> [TASK STATEMENT] Nothing but the lines from the top of the records through the line with "A: Bos taurus (domestic cow)." should be returned, exactly, and without pictures.

(Items listed in a dataset)
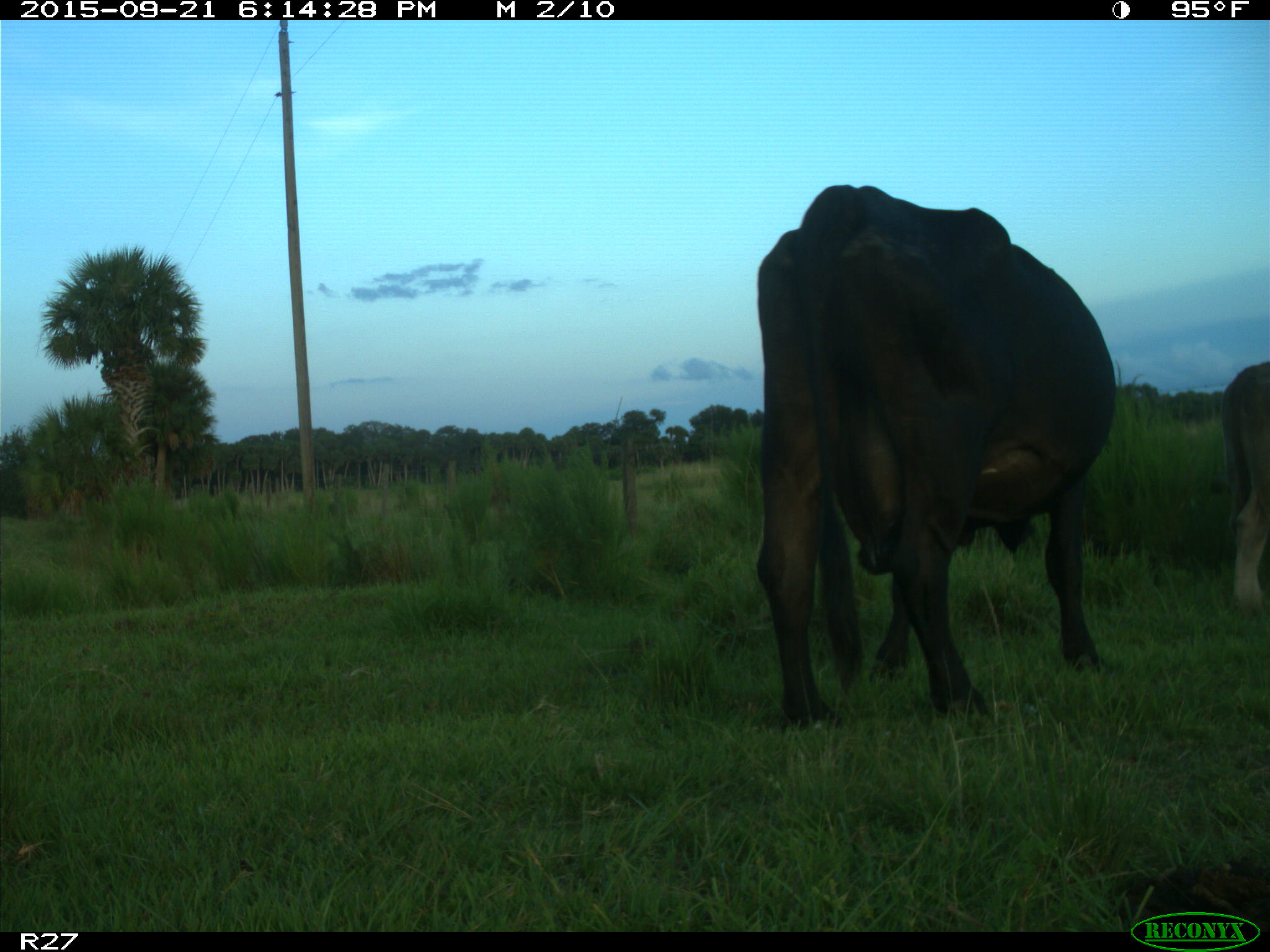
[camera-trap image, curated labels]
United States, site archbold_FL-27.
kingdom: Animalia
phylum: Chordata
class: Mammalia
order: Artiodactyla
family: Bovidae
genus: Bos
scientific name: Bos taurus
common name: domestic cow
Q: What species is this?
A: Bos taurus (domestic cow).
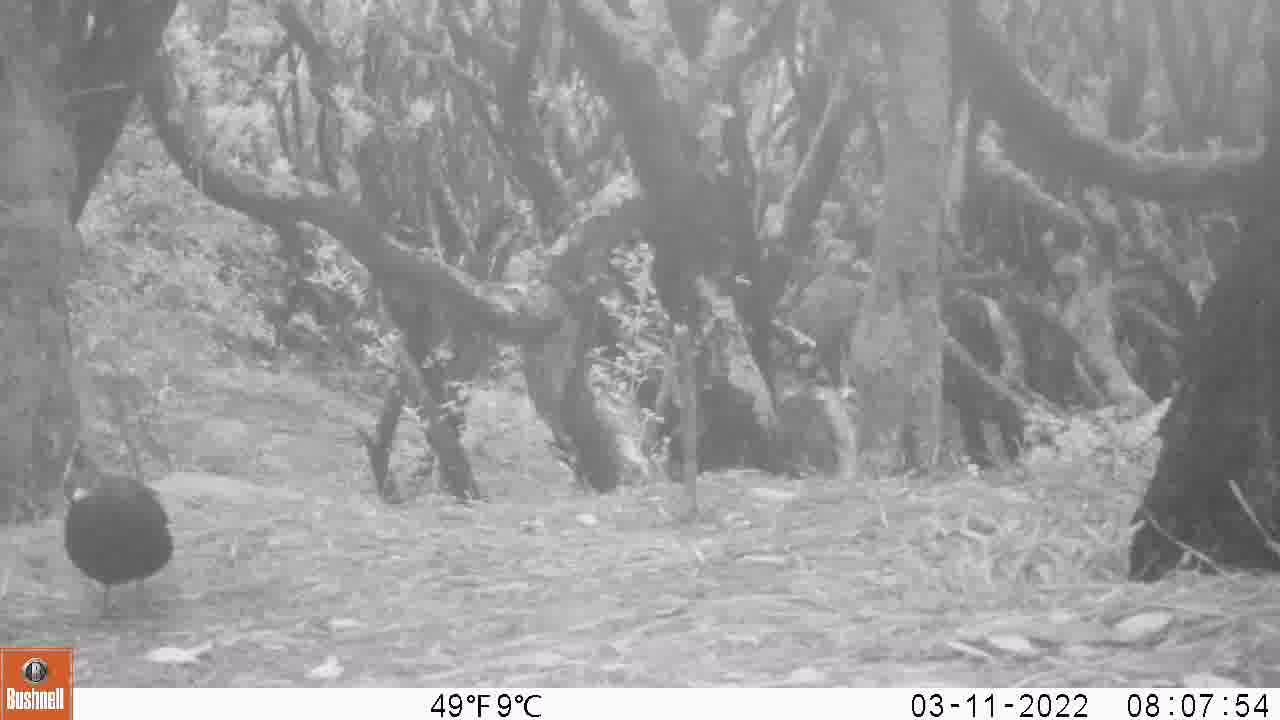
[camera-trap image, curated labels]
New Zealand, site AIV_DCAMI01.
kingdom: Animalia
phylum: Chordata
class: Aves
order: Passeriformes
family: Turdidae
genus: Turdus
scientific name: Turdus merula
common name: eurasian blackbird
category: blackbird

> [SOLUTION TO THIS PROBLEM]
[camera-trap image, curated labels]
United States, site archbold_FL-27.
kingdom: Animalia
phylum: Chordata
class: Mammalia
order: Artiodactyla
family: Bovidae
genus: Bos
scientific name: Bos taurus
common name: domestic cow
Q: What species is this?
A: Bos taurus (domestic cow).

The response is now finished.